This place sure looks familiar. Oh, right. We were here just a few months ago. But, why are we here again? Our main reason for hauling out was to check the hose that provided some excitement for us a few weeks back. While repacking the stuffing box in our slip, we found water still leaking into the bilge after we tightened the large nuts that allowed access to the stuffing. Tightening the hose clamp proved to keep the water out, but we were left searching for peace of mind. Statistics from Boat U.S. were not providing us with any comfort. Fifty percent of boats sink right at the dock from a failed hose or hose clamp.
What did we know? We knew this hose would be a pain to get to. We knew it was twenty years old, and we knew it had never been replaced. We knew it was the only hose on the boat that did not have it’s own seacock (a valve below the waterline, that allows you open or close the hole in order to permit water to flow into or exit the boat). What if there was a tiny crack we couldn’t see on the bottom of the hose? We didn’t want to take any chances. So this time we thought very carefully about any additional projects we should complete while we were hauled out, and planned on having the cutless bearing replaced.
A few days before our scheduled haul out we noticed something else that looked strange. Looking into the water at the propeller we discovered that our max prop zinc was gone! humm? Another head scratcher. Wonder how long that has been missing? Even more bizarre was that all of the screws were still fully attached? Lot’s of things crossed my mind, as I was the one who originally attached it to our boat. Grant made a make shift replacement by attaching one end of a long wire directly to our prop shaft on the inside of our engine compartment, and the other end to a temporary zinc which was then thrown over the side of the boat into the water. (Quick review: A zinc helps prevent galvanic corrosion of underwater metals by sacrificing itself or eroding away.)
On the day of the haul out, the engine decided it was getting tired of our hammer trick, not starting after multiple attempts. We called Vessel Assist for a tow thinking our boat insurance would cover. Turns out it covered a tow, but not from dock to dock inside the harbor. Our coverage plan only covered us if we were stranded outside the harbor. We prepared ourselves to pay the $200 dollars it would cost to move us less than a mile to the other side of the harbor, when we tried one more time. Amazingly, the engine started! We quickly called off the tow and headed over to the boatyard on our own.
Replacing the hose that surrounds the aft end of the prop shaft and the cutless bearing, required removing the entire rudder and propeller shaft from our boat. (What’s a cutless bearing? In simple terms, the prop shaft goes through a metal sleeve (tube). Inside the metal sleeve is a slotted piece of rubber, together they make up what is a called a cutless bearing. Its purpose is to allow water to circulate through the slots in the rubber in order to lubricate the shaft, and hold the shaft in place as it spins. The shaft spins when you are in gear, forward or reverse.) We were quickly introduced to José who helped us with all of the replacements, even our max prop zinc.

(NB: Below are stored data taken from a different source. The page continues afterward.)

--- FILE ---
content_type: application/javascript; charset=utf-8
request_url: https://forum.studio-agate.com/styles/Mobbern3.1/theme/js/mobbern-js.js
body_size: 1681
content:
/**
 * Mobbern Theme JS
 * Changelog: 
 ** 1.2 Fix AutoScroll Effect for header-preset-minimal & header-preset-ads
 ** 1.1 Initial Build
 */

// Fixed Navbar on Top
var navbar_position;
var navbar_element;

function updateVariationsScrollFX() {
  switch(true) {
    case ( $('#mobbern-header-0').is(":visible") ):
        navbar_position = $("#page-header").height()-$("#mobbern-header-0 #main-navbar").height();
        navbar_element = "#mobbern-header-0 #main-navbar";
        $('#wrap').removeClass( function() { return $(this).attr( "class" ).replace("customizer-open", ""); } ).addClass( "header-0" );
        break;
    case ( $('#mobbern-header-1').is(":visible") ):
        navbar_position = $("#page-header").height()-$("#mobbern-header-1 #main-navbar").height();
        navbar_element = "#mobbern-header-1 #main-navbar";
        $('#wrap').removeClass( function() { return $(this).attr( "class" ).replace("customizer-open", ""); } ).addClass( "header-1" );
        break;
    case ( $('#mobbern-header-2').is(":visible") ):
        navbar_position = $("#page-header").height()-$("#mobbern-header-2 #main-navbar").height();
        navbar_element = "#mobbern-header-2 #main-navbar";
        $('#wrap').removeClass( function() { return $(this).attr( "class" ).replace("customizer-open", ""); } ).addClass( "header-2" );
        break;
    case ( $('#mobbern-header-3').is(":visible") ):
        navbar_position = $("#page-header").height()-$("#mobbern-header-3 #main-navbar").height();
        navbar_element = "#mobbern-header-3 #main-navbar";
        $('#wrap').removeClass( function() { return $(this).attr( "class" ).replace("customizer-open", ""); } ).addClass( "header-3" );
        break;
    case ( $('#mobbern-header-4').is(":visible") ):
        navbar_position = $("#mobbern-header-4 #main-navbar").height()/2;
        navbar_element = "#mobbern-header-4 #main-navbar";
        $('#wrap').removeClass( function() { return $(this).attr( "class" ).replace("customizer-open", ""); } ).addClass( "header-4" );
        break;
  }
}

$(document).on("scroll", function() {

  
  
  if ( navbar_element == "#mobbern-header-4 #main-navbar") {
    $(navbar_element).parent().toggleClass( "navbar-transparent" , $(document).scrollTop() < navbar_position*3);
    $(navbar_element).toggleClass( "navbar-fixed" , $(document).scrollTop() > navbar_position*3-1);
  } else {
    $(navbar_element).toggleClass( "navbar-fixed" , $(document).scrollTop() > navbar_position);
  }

We learned that it is common for hairline cracks to form near the screws on the max prop zinc because this area is thinnest part of the entire zinc. As corrosion eats the zinc away, it can become weak and fall off leaving all of the screws perfectly attached. José applied tape around the base of the zinc in an effort to allow it to start corroding from the inside out, rather than the outside in.
While out of the water we addressed our engine problem by removing the entire starter motor. We determined the problem was the solenoid by troubleshooting through our Boatowner’s Mechanical & Electrical Manual, written by Nigel Calder. The solenoid is attached to the starter motor as one complete unit. It was not located in what you call an easy access spot. Grant had to remove the coolant tank to reach it. It took some brut force to get the nuts off that attached it to the engine. It also required my small hands to reach under and hold it while Grant grabbed it, and passed it through a small access point under some hoses. It’s out! We took to an engine repair shop. They ordered a new solenoid and connected it to our old starter. We ordered a spare starter motor.
After being out of the water for one day, we noticed some chipping from our previous bottom paint application in Wisconsin. The chipping was located right by the engine seacock. Before going back in the water we had the boatyard sand and reapply an entire new coat.
The Moment of Truth
We got the starter back from the engine repair shop and they demonstrated that it was working at the shop. However, back at the boat one of the pins on the new solenoid was too large to fit the original ignition wiring. Grant rewired the ignition wire to fit the new pin. But, we weren’t sure about starting the motor to test the wiring job until after we were back in the water.
We were launched into the water and our boat given a good sudsy scrub. Grant paid our bill and we were given more swag. This time, a pair of matching but stylish hooded sweatshirts. Grant did the honors, turning the key to start the engine. It started right up! It sounded a lot healthier and a little quieter, maybe even a little happier!